La sua voce ha influenzato tutto, dagli obiettivi climatici delle Nazioni Unite al modo in cui i paesi definiscono le politiche sull'immigrazione.
Il prossimo papa erediterà quel pulpito globale. Un papa progressista potrebbe ampliarlo. Un papa conservatore potrebbe ridimensionarlo.
Ma in ogni caso, il papato rimane unico: è l'unica sede di influenza morale globale non eletta dagli Stati o dai mercati, sebbene capace di influenzarli entrambi.
Con la continua diminuzione della fiducia nelle istituzioni politiche, questo ruolo assume un'importanza ancora maggiore.
In alcune parti dell'Africa e dell'America Latina, la Chiesa opera laddove i governi falliscono.
In Europa e Nord America, rimane un punto di riferimento culturale.

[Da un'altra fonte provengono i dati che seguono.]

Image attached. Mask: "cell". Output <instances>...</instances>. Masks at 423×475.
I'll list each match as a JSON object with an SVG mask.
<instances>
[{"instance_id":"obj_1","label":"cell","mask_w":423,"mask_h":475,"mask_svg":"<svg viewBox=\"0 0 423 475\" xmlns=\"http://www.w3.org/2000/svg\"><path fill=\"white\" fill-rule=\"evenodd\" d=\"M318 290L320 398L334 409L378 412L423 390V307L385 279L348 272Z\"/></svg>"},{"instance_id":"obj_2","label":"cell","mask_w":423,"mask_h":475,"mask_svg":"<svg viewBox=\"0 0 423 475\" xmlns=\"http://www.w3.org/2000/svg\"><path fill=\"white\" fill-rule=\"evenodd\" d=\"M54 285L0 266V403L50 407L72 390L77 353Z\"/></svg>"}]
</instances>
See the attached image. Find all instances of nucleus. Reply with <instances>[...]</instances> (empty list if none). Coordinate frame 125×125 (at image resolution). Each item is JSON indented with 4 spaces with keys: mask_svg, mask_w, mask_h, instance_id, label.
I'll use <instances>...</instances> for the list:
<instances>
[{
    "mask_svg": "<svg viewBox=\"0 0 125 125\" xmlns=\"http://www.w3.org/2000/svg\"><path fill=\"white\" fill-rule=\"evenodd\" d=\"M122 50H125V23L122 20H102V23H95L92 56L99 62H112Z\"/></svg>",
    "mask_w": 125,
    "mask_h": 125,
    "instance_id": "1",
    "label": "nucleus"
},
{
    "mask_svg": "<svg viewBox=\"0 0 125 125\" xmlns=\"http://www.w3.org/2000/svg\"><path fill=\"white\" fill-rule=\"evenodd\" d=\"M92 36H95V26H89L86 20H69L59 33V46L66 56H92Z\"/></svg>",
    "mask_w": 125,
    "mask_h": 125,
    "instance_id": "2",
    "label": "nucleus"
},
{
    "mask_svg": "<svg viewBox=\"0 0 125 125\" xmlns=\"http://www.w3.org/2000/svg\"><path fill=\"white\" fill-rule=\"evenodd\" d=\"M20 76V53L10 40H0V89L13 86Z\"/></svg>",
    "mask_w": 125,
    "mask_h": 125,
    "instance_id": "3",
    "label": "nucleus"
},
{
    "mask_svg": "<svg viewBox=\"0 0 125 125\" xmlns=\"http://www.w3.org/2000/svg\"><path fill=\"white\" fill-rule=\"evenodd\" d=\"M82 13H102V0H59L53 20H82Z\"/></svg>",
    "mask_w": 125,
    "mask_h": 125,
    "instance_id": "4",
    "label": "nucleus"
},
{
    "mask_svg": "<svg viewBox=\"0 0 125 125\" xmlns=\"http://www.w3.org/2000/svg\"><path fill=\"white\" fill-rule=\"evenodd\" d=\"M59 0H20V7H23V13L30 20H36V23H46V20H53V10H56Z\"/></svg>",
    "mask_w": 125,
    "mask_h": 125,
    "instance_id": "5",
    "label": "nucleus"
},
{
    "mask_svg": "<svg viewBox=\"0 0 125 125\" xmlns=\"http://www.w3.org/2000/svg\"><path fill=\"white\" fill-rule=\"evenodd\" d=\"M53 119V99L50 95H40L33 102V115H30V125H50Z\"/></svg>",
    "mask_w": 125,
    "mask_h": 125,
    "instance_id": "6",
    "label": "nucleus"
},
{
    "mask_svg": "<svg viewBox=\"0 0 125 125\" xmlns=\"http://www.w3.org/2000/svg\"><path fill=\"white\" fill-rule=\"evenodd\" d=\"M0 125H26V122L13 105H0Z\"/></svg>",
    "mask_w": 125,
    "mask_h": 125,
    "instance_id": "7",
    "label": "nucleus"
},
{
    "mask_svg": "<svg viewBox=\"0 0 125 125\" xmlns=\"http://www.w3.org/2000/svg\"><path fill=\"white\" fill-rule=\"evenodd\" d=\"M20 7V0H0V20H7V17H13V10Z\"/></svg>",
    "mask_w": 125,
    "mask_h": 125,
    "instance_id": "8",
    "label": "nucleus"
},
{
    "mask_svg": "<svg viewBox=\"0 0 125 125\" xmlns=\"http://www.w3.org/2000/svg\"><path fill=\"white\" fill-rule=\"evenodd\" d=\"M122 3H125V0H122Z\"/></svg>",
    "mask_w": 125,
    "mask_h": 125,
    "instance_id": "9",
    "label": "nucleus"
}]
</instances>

La decisione presa questa settimana in quella cappella sigillata determinerà chi deterrà tale influenza e come la utilizzerà.
Cosa riserva il futuro?
Si prevede che le deliberazioni del conclave dureranno da due a cinque giorni, a meno che non si raggiunga un consenso inaspettato.
Le votazioni anticipate dovrebbero eliminare i candidati più estremi e restringere il campo a quelli più probabili.
Una figura di compromesso come Zuppi, Turkson o persino Prevost potrebbe emergere dopo il terzo o quarto giorno.
Una volta eletto il nuovo papa, gli verrà chiesto se accetta la carica. In caso affermativo, sceglierà un nome pontificio, indosserà una veste bianca, si affaccerà dal balcone sopra Piazza San Pietro e pronuncerà le parole “ Habemus papam ”.
Ma dietro a quel momento si cela un processo silenzioso e complesso, plasmato da secoli di tradizione e dalle pressioni dei giorni nostri.
Tra pochi giorni, il mondo vedrà chi diventerà la voce della coscienza.